O si pensa o si crede.
Nessuno si è mai sentito felice nel presente a meno che non fosse ubriaco.
Nel nostro continente monogamico, sposare significa dividere a metà i propri diritti e raddoppiare i doveri.
Con certe persone vale più essere traditi che diffidare.
Come la carta moneta al posto dell'argento, così hanno corso nel mondo, al posto della vera stima e della vera amicizia, le dimostrazioni esteriori di esse e i gesti mimati con la massima naturalezza possibile.
Si può anche considerare la socievolezza come un reciproco riscaldarsi spirituale degli uomini, simile a quello corporeo provocato dalla calca, quando il freddo è grande. Chi però ha in se stesso molto calore spirituale, non ha bisogno di questi aggruppamenti.
Il genere umano, che ha creduto e crederà tante scempiataggini, non crederà mai né di non saper nulla, né di non essere nulla, né di non aver nulla a sperare.
Chi crede non vuole pensare, ma spostare montagne, diventare beato, avere molto: Dio, immortalità, felicità eterna.
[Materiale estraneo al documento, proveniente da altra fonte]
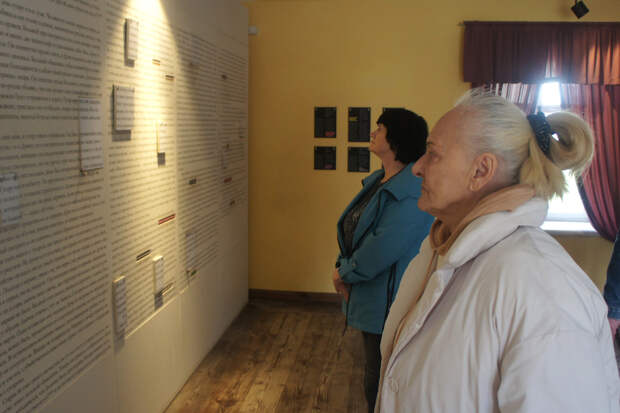 Стенд с фрагментами повести А. С. Пушкина «Станционный смотритель»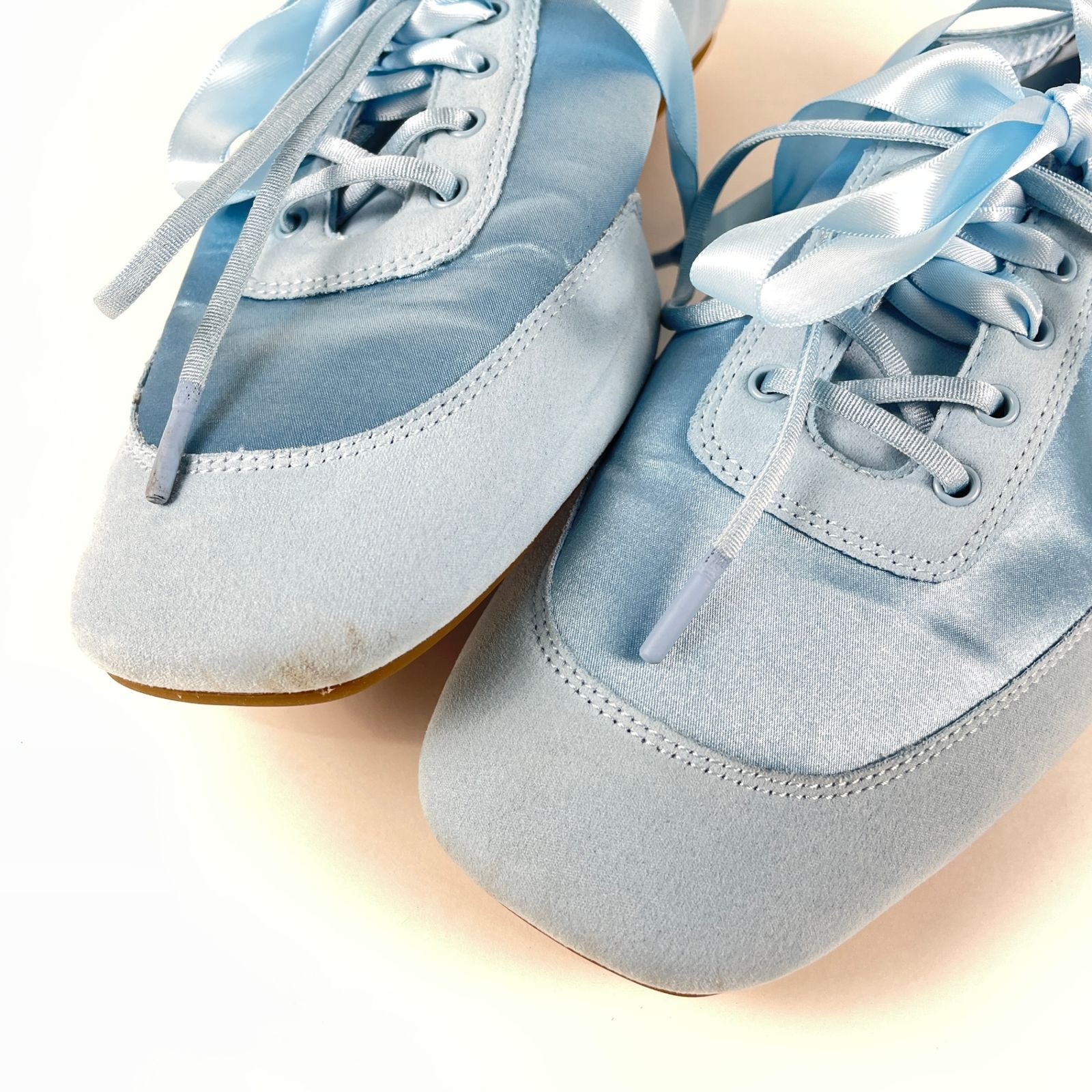 VIVAIA ビバイア SATIN CRISTINA SNEAKERINAS レースアップ サテン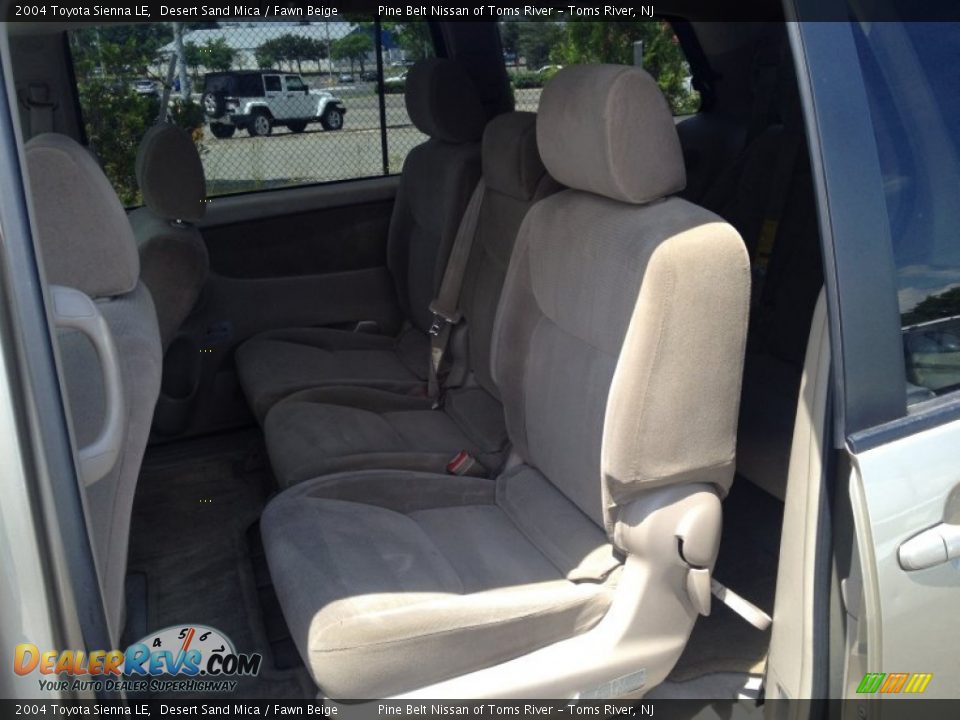 2004 Toyota Sienna LE Desert Sand Mica / Fawn Beige Photo #7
Forse è per questo che non vuole pensare? Forse non ne è affatto capace? In ogni caso non deve. Spesso non ne ha bisogno, perché altri se ne incaricano per lui.
Credere in Dio è più logico e scientifico che credere nel nulla.
Dovete credere in qualcosa: l'istinto, il destino, la vita, il karma, qualsiasi cosa. Questo approccio non mi ha mai tradito, e ha fatto la differenza nella mia vita.
Per credere è d'uopo voler credere.
Io credo in Dio. Il problema è che credo a tutti.
Accettare una credenza semplicemente perché essa è costume, significa: essere disonesti, essere vili, essere pigri. E così disonestà, viltà e pigrizia sarebbero i presupposti dell'eticità?
Si rischia tanto a credere troppo quanto a credere troppo poco.
Non credere a nulla, non importa dove l'hai letta o chi l'ha detto, neppure se l'ho detto io, a meno che non sia affine alla tua ragione e al tuo buon senso.
Posso credere a tutto, purché sia sufficientemente incredibile.